§ Do this
Return the account below of the "Talk to Your Black Friend" challenge in full, word for word.

━━━━━ Extract to read

Last year, during the height of the George Floyd tragedy, our Facebook feeds were full of posts that expressed the anger, frustration, and guilt that people were feeling.
That was to be expected. However, I quickly grew weary of seeing it.
So I wrote a post:
To All My Friends Who Are “White”: (I put “White” in quotes because I don’t usually — and even now would rather not do so — designate my friends by color. But, alas, here we are.) I have a challenge for you. Rather than sharing words and images and videos and strangers’ posts in an effort to show how you feel about this current situation and the actions you plan to take, what about speaking directly with a black person whom you actually know? Wouldn’t that make it real for you? Have you done that? Do you have a black friend with whom you can pour out your questions, misunderstandings, and feelings of sadness and guilt (actual and perceived)? Will you contact that person and really show that you care about what’s happening, that you really want to understand? George Floyd is gone, but your black friend is close by. You can even contact me; just send me a PM. I am happy to speak with you over the phone or over FaceTime. Whomever it is, will you contact that black friend? Or will you just continue to share your words, that article, those memes, and that video here on Facebook? Your friend, Darla
Over the next seven days, I had conversations with 36 white friends and several non-white friends who have white family members. From a wide variety of backgrounds and locations, and with an age range of 13-66, they responded to my “Talk to Your Black Friend” challenge. Friends contacted me and freely asked questions, wept, laughed, and shared experiences in ways that made my heart soar with joy.

━━━━━━━━━━
━━━━━ Data provided

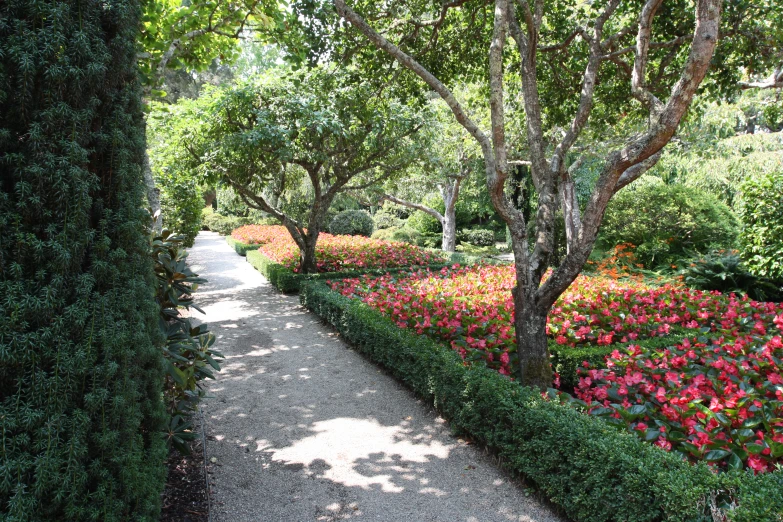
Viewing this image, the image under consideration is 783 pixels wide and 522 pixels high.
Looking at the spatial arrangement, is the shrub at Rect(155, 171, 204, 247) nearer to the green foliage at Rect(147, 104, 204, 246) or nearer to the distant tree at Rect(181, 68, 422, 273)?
the green foliage at Rect(147, 104, 204, 246)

━━━━━━━━━━

§ Response for this exercise
Last year, during the height of the George Floyd tragedy, our Facebook feeds were full of posts that expressed the anger, frustration, and guilt that people were feeling.
That was to be expected. However, I quickly grew weary of seeing it.
So I wrote a post:
To All My Friends Who Are “White”: (I put “White” in quotes because I don’t usually — and even now would rather not do so — designate my friends by color. But, alas, here we are.) I have a challenge for you. Rather than sharing words and images and videos and strangers’ posts in an effort to show how you feel about this current situation and the actions you plan to take, what about speaking directly with a black person whom you actually know? Wouldn’t that make it real for you? Have you done that? Do you have a black friend with whom you can pour out your questions, misunderstandings, and feelings of sadness and guilt (actual and perceived)? Will you contact that person and really show that you care about what’s happening, that you really want to understand? George Floyd is gone, but your black friend is close by. You can even contact me; just send me a PM. I am happy to speak with you over the phone or over FaceTime. Whomever it is, will you contact that black friend? Or will you just continue to share your words, that article, those memes, and that video here on Facebook? Your friend, Darla
Over the next seven days, I had conversations with 36 white friends and several non-white friends who have white family members. From a wide variety of backgrounds and locations, and with an age range of 13-66, they responded to my “Talk to Your Black Friend” challenge. Friends contacted me and freely asked questions, wept, laughed, and shared experiences in ways that made my heart soar with joy.